-- start of Records for the task --
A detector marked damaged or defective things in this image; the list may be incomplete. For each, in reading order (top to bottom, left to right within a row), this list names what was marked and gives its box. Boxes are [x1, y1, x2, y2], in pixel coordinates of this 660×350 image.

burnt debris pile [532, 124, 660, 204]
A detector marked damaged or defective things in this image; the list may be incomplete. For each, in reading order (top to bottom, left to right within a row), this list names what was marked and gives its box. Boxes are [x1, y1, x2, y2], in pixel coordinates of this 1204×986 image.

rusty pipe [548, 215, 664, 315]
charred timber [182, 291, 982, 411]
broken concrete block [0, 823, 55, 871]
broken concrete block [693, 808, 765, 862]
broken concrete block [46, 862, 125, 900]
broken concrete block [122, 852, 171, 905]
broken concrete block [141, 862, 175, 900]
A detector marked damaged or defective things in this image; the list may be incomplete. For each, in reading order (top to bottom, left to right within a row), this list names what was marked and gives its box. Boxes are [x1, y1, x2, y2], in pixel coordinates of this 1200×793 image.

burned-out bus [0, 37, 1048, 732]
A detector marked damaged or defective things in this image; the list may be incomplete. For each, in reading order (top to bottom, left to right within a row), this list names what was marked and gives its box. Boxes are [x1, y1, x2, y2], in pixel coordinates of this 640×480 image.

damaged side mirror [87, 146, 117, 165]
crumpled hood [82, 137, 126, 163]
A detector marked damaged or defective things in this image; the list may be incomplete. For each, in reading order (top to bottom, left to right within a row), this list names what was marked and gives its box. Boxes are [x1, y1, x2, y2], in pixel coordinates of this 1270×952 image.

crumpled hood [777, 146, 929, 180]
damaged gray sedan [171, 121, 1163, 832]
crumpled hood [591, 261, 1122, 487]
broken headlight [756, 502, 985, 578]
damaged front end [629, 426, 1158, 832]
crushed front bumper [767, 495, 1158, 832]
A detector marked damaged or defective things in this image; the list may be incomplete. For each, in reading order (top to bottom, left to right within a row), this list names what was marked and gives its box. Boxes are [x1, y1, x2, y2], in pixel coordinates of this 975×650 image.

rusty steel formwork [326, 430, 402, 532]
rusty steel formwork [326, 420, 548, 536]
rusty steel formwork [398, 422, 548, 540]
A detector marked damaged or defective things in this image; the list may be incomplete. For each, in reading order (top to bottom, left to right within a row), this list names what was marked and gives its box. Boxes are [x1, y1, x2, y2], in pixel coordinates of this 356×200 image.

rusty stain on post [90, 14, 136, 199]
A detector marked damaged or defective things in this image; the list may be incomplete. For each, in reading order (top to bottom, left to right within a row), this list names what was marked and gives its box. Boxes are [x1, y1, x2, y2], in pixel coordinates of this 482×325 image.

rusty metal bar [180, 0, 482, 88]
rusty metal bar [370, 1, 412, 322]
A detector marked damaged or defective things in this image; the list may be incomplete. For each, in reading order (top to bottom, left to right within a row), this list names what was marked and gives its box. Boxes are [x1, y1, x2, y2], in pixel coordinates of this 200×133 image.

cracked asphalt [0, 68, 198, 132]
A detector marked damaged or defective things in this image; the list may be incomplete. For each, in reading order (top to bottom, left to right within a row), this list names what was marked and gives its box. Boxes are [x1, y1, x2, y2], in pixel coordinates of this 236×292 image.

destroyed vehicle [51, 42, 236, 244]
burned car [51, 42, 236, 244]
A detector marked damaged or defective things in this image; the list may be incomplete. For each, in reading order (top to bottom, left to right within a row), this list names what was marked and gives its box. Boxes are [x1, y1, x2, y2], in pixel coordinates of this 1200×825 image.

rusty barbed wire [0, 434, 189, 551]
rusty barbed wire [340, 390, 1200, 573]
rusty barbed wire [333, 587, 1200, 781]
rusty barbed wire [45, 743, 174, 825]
-- end of Records for the task --
Aim of the exercise: Copy all of the material above word for word, leaving nothing out and changing nothing.

Final answer:
A detector marked damaged or defective things in this image; the list may be incomplete. For each, in reading order (top to bottom, left to right within a row), this list names what was marked and gives its box. Boxes are [x1, y1, x2, y2], in pixel coordinates of this 660×350 image.

burnt debris pile [532, 124, 660, 204]
A detector marked damaged or defective things in this image; the list may be incomplete. For each, in reading order (top to bottom, left to right within a row), this list names what was marked and gives its box. Boxes are [x1, y1, x2, y2], in pixel coordinates of this 1204×986 image.

rusty pipe [548, 215, 664, 315]
charred timber [182, 291, 982, 411]
broken concrete block [0, 823, 55, 871]
broken concrete block [693, 808, 765, 862]
broken concrete block [46, 862, 125, 900]
broken concrete block [122, 852, 171, 905]
broken concrete block [141, 862, 175, 900]
A detector marked damaged or defective things in this image; the list may be incomplete. For each, in reading order (top to bottom, left to right within a row), this list names what was marked and gives its box. Boxes are [x1, y1, x2, y2], in pixel coordinates of this 1200×793 image.

burned-out bus [0, 37, 1048, 732]
A detector marked damaged or defective things in this image; the list may be incomplete. For each, in reading order (top to bottom, left to right within a row), this list names what was marked and gives its box. Boxes are [x1, y1, x2, y2], in pixel coordinates of this 640×480 image.

damaged side mirror [87, 146, 117, 165]
crumpled hood [82, 137, 126, 163]
A detector marked damaged or defective things in this image; the list may be incomplete. For each, in reading order (top to bottom, left to right within a row), this list names what was marked and gives its box. Boxes are [x1, y1, x2, y2], in pixel coordinates of this 1270×952 image.

crumpled hood [777, 146, 929, 180]
damaged gray sedan [171, 121, 1163, 832]
crumpled hood [591, 261, 1122, 487]
broken headlight [756, 502, 985, 578]
damaged front end [629, 426, 1158, 832]
crushed front bumper [767, 495, 1158, 832]
A detector marked damaged or defective things in this image; the list may be incomplete. For each, in reading order (top to bottom, left to right within a row), this list names what was marked and gives its box. Boxes are [x1, y1, x2, y2], in pixel coordinates of this 975×650 image.

rusty steel formwork [326, 430, 402, 532]
rusty steel formwork [326, 420, 548, 536]
rusty steel formwork [398, 422, 548, 540]
A detector marked damaged or defective things in this image; the list may be incomplete. For each, in reading order (top to bottom, left to right within a row), this list names what was marked and gives its box. Boxes are [x1, y1, x2, y2], in pixel coordinates of this 356×200 image.

rusty stain on post [90, 14, 136, 199]
A detector marked damaged or defective things in this image; the list may be incomplete. For each, in reading order (top to bottom, left to right within a row), this list names what was marked and gives its box. Boxes are [x1, y1, x2, y2], in pixel coordinates of this 482×325 image.

rusty metal bar [180, 0, 482, 88]
rusty metal bar [370, 1, 412, 322]
A detector marked damaged or defective things in this image; the list may be incomplete. For each, in reading order (top to bottom, left to right within a row), this list names what was marked and gives its box. Boxes are [x1, y1, x2, y2], in pixel coordinates of this 200×133 image.

cracked asphalt [0, 68, 198, 132]
A detector marked damaged or defective things in this image; the list may be incomplete. For each, in reading order (top to bottom, left to right within a row), this list names what was marked and gives its box. Boxes are [x1, y1, x2, y2], in pixel coordinates of this 236×292 image.

destroyed vehicle [51, 42, 236, 244]
burned car [51, 42, 236, 244]
A detector marked damaged or defective things in this image; the list may be incomplete. For each, in reading order (top to bottom, left to right within a row), this list names what was marked and gives its box. Boxes are [x1, y1, x2, y2], in pixel coordinates of this 1200×825 image.

rusty barbed wire [0, 434, 189, 551]
rusty barbed wire [340, 390, 1200, 573]
rusty barbed wire [333, 587, 1200, 781]
rusty barbed wire [45, 743, 174, 825]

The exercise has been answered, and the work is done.